THINGS TO DO =>
1. In the blog post about ending a detective series, why did the agent say at least six books had to be written?
2. Please carry on the blog post about ending a detective series, picking up after its last sentence.

# EXTRACT TO READ start

Wednesday, October 24, 2012

Curtains

And when it's time to ring them down.

When I got a publication deal for the first book in a detective series - or rather when I got a publication deal for a detective novel and was asked whether it was a series (see below) - my agent told me loud and clear that I had to write at least six. 

(Below.  When an interested publisher asks you if you see it becoming a series, it's the crimewriter equivalent of a Hollywood casting director asking if you can ride horses.  You say yes without missing a beat and work out how later.)

Why six?  Because, my agent told me, that's how many episodes there are in a serving of BBC Sunday night telly.  (Do US agents tell new American writers to shoot for twenty two?)

It was a bit of a joke to my friends and family, but then fan me flat if, just after No. 6 came out, the BBC didn't go and option it.  I'd mess that neat bit of plotting up with a problem or two if I was in charge.  I'm glad I'm not.

So the first half of my answer to the question of when to retire a series character is not until you've written six (if it's British and/or has any kind of bonnets or shawls about it anyway.)

# EXTRACT TO READ end
# RECORD EXTRACTS start

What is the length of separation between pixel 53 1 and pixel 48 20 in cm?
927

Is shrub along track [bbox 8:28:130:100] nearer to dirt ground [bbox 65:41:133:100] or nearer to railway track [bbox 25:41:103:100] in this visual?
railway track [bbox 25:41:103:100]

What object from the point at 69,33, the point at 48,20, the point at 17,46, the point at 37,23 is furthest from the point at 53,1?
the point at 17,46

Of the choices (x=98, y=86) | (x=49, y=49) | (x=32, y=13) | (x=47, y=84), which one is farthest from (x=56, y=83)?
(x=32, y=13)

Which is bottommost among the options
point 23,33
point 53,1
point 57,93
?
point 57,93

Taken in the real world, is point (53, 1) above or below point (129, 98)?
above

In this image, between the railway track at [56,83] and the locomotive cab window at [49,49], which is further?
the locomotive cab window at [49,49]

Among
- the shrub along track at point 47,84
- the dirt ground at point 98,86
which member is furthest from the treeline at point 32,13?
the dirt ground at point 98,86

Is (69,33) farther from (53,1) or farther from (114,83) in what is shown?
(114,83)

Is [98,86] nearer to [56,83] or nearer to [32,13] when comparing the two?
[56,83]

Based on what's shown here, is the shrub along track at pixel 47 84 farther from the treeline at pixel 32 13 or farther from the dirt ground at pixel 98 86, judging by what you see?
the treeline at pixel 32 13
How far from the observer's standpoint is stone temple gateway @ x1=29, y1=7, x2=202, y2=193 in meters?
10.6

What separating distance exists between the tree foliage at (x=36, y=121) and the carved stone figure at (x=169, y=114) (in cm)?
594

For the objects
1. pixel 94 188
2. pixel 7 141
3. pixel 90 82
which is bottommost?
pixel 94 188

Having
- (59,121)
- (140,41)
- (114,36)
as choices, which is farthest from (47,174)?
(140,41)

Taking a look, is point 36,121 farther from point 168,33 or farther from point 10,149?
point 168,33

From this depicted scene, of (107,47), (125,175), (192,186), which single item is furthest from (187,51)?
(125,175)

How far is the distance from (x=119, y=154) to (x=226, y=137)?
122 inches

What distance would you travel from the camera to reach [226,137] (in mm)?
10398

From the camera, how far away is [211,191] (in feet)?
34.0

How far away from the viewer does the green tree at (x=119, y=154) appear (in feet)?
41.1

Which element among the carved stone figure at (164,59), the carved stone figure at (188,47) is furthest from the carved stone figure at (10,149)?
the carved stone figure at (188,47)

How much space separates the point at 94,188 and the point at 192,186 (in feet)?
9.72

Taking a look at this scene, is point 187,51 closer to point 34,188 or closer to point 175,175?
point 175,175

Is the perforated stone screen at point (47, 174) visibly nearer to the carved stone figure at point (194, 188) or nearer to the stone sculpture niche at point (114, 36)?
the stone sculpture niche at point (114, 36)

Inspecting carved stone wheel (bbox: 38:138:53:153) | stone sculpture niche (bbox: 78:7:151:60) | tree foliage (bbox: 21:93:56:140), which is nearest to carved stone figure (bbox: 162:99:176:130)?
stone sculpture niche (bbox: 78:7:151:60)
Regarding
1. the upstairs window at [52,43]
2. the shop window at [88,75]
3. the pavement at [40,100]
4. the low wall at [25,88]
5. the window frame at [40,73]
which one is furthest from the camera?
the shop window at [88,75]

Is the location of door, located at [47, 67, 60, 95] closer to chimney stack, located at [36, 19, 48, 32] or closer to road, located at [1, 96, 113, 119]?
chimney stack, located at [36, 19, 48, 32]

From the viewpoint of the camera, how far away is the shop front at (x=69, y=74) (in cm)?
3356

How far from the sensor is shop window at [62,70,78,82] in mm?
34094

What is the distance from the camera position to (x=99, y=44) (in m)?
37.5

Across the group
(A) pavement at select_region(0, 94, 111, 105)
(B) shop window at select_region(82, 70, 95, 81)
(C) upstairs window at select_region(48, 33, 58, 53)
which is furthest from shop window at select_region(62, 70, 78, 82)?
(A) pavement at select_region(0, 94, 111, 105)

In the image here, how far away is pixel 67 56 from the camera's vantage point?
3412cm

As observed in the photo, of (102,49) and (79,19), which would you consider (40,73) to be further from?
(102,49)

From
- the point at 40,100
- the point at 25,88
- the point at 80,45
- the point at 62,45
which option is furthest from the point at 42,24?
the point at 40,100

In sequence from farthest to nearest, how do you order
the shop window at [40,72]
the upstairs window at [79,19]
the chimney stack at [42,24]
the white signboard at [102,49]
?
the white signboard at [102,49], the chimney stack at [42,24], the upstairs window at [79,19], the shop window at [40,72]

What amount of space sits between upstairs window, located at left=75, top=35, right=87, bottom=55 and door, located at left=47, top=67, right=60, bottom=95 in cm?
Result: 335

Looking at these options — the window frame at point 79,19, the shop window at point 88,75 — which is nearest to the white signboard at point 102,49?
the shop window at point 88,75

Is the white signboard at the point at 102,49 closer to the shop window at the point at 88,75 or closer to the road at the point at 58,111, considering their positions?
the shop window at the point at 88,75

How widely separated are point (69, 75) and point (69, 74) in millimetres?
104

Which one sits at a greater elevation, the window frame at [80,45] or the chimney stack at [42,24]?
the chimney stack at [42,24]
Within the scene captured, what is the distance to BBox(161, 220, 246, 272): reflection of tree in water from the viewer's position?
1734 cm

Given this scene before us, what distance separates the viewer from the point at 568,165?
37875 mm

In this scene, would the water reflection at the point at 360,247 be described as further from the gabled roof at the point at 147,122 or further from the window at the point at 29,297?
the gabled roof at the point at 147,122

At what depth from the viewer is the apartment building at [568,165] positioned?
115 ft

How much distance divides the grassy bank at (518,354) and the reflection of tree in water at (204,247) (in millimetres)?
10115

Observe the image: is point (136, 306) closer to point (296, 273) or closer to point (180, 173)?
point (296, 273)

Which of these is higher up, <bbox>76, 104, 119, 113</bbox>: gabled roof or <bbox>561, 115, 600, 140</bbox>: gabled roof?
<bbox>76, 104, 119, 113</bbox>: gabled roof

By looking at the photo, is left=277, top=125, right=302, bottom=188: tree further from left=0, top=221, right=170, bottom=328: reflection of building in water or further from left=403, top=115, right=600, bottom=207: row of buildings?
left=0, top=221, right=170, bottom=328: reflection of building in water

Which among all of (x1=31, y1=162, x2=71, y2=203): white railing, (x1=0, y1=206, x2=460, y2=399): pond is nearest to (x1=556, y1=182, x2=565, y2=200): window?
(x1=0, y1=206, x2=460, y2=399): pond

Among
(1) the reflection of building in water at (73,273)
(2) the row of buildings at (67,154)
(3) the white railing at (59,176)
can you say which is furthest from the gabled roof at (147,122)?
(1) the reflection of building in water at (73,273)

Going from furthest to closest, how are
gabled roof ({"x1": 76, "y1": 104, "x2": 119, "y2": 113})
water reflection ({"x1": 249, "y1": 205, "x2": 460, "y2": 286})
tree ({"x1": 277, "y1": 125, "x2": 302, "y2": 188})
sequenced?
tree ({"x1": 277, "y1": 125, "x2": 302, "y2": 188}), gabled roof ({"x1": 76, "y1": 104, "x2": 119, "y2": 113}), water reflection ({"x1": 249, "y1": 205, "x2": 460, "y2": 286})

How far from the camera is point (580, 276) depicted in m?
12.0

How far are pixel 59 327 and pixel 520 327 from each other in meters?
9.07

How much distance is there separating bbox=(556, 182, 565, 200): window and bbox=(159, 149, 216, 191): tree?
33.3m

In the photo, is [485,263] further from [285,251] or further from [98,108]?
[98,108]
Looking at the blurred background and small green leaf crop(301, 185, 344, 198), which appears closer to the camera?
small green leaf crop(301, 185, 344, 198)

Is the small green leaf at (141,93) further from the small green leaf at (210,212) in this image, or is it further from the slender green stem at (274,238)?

# RECORD EXTRACTS end

RESULTS FOR THE EXERCISE =>
1. Because six is how many episodes there are in a serving of BBC Sunday night telly.

2.
How about the other end?  How long can you rumble on? 

I wouldn't want to end up like Agatha Christie.  In Dead Man's Folly (1956), thirty six years after she introduced her Belgian detective Hercule Poirot, she introduced the character of Ariadne Oliver, a writer of detective stories, who is pig sick of her Finnish detective, Sven Hjerson and wishes he was dead or at least not Finnish anyway.


I started Dandy Gilver off in 1922 and I'm just editing the 1930 story now.  I've got a great idea for 1936, which looked a hilarious distance off when I started and now seems like it might be just round the corner.  I've got a cracker for 1972 too.  Dandy would be eighty six.  Just a spring chicken compared to Poirot.

7 comments:

  1. I think Dandy will be a great detective at 86! I say go for it...

    Both Agatha Christie and Arthur Conan Doyle resorted to killing their detectives to get rid of them (although I doubt that would work these days now that paranormal is so popular!)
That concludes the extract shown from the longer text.